2015 (English)Doctoral thesis, comprehensive summary (Other academic)
Abstract [en]

The immune-to-brain signaling is a critical survival factor when the body is confronted by pathogens, and in particular by microorganisms. During infections, the ability of the immune system to engage the central nervous system (CNS) in the management of the inflammatory response is just as important as its ability to mount a specific immune response against the pathogen, since the CNS can provide a systemic negative feed-back to the immune activation by release of stress hormones and also can prioritize the usage of the energy resources by the vital organs. Prostaglandin E2 (PGE2) and proinflammatory cytokines were among the first mediators to be identified to participate in the immuneto-brain signaling, a process that is clinically recognized by the development of manifestations of common illness such as fever, anorexia, decreased social interactions, lethargy, sleepiness, and hyperalgesia.

In this thesis the contribution of PGE2 to the immune-to-brain signaling was further characterized at the blood-brain-barrier (BBB) and in the anterior preoptic area (POA) of the hypothalamus (i.e. the thermoregulatory region or, in sickness, the fever generating region).

BBB is the major interface region between peripheral circulating cytokines and the neuronal parenchyma and a critical source of PGE2. Using chimeric mice lacking the inducible enzyme for PGE2 synthesis, microsomal PGE synthase-1 (mPGES-1), in either hematopoietic or non-hematopoietic cells, we demonstrate in paper I that brain endothelial cells are the critical source of PGE2 in BBB during peripheral inflammation. For the demonstration of the mPGES-1 expression in the BBB cells we developed in paper I a method for enzymatic dissociation of these cells, followed by fluorescence activated cell sorting (FACS). Using the same method, we show in paper II that the BBB response to immune stimuli is towards an increased production of PGE2 in endothelial cells and an increased sensitivity of these cells for pro-inflammatory cytokines. These changes are supported by decreased PGE2 degradation and decreased synthesis of other prostanoids in perivascular macrophages, which hence respond in concordance with the endothelial cells in enhancing PGE2 signaling.

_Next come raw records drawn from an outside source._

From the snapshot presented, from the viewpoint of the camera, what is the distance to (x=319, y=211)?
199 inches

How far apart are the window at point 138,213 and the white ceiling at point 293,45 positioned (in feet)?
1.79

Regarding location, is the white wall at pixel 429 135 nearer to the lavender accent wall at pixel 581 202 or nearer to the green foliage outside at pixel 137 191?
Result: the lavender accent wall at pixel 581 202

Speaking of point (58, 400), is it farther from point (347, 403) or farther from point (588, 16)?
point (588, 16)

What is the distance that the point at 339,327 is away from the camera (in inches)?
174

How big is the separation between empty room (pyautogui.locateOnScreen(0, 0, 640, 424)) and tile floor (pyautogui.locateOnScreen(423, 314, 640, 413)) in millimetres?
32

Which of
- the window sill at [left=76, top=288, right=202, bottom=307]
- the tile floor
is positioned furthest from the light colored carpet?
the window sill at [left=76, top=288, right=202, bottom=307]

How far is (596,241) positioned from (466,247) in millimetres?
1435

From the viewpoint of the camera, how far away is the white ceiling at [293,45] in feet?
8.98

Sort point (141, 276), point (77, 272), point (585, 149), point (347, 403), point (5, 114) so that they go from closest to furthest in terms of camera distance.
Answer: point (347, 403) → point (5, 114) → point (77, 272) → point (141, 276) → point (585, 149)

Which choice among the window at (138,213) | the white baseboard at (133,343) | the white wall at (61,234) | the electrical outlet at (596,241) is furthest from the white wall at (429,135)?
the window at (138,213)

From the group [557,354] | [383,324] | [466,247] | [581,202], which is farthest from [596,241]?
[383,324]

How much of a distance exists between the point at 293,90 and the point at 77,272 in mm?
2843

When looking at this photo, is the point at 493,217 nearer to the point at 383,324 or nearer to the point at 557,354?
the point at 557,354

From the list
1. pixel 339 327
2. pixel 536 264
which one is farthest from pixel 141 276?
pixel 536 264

Once released in the neuronal tissue, PGE2 has been shown to be critical for the fever response by acting on the type 3 PGE2 receptors (EP3) within POA. By laser capture microdissection (LCM) we extracted the EP3 receptor expressing region in POA, defined by in situ hybridization histochemistry, from mouse brain sections. We demonstrate in paper III that the predominant subtypes of the EP3 receptor in POA are EP3α and EP3γ. In paper IV we further analyze the effect of PGE2 on the LCM dissected EP-rich POA using gene expression microarrays. We demonstrate that PGE2 has a limited effect on the gene expression changes within POA, suggesting that the neuronal activity is modulated by PGE2 in a transcription-independent manner and that the profound gene expression changes that are seen in the CNS during inflammation are accordingly PGE2-independent.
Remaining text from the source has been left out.